> **Text under study**
BEGIN

Also, I have a problem with
int digit = int.Parse(token.ToString());
It would be better to use an array or hashtable, rather than making a new temporary string in order to call int.Parse on it.
I think your original code that used double.TryParse is fine. In some languages (like C), there are methods that try to find a number at the start of the given string. This is annoying when the whole string you have should be a number, but it could be useful here.
Unfortunately for you, there is no such method in C#, hence my conclusion that your original code was okay.
This line has a bug when returning a value with no decimal value, as pointed out by mjolka:
return value / Math.Pow(10, decimalLevel - 1);
It evaluates to value / 10 ^ -1, which essentially returns value * 10.
This can be fixed in either of two ways:
return value / Math.Pow(10, decimalLevel == 0 ? decimalLevel : decimalLevel - 1);
Or, replace this section:
value = value * 10 + digit;
if (decimalLevel != 0)
{
++decimalLevel;
}
}
return value / Math.Pow(10, decimalLevel - 1); // use "- 1" because value increments just before ending loop
}
With this:
if (decimalLevel == 0)
{
value = value * 10 + digit;
}
else
{
value += digit / Math.Pow(10, decimalLevel);
++decimalLevel;
}
}
return value;
The first method is slightly faster according to my profiler.

END

> **Available data**
BEGIN

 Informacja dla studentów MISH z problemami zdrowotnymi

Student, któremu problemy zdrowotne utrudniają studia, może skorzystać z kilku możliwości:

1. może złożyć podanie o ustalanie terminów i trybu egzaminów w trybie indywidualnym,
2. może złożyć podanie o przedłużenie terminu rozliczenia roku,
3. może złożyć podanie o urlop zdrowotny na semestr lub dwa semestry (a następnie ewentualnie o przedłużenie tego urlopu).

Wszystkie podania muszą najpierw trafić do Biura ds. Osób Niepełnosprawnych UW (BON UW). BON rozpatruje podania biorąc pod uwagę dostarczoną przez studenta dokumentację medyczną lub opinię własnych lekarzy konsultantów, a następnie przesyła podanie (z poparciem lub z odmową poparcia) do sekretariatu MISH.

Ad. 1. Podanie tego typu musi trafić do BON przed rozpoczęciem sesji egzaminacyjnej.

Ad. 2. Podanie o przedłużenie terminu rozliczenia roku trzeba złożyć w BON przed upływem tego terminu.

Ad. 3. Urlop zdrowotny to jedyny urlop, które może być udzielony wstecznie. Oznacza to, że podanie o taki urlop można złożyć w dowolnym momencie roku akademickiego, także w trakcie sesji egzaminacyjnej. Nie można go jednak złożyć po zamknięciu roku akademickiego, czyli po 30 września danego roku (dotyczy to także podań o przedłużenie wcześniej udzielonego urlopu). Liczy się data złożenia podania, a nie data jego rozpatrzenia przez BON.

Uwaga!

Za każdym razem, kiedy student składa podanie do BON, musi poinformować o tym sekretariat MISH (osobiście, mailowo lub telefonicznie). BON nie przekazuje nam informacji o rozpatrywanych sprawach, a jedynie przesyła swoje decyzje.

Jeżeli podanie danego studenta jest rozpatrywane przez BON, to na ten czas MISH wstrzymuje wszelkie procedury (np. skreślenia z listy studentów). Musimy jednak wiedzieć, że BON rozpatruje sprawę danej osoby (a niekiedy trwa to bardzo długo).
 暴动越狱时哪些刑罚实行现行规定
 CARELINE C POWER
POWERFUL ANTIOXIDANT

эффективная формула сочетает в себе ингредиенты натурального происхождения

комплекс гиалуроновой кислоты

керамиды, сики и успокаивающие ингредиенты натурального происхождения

END

> **Work item A**
In the code review excerpt, which of the two fixes for the decimal bug is slightly faster?
> **Work item B**
Echo the code review excerpt word for word between "This can be" and "(decimalLevel == 0)", inclusive.
The records have no connection to the code review excerpt.

> **Answer area A**
The first method is slightly faster, according to the writer's profiler.

> **Answer area B**
This can be fixed in either of two ways:
return value / Math.Pow(10, decimalLevel == 0 ? decimalLevel : decimalLevel - 1);
Or, replace this section:
value = value * 10 + digit;
if (decimalLevel != 0)
{
++decimalLevel;
}
}
return value / Math.Pow(10, decimalLevel - 1); // use "- 1" because value increments just before ending loop
}
With this:
if (decimalLevel == 0)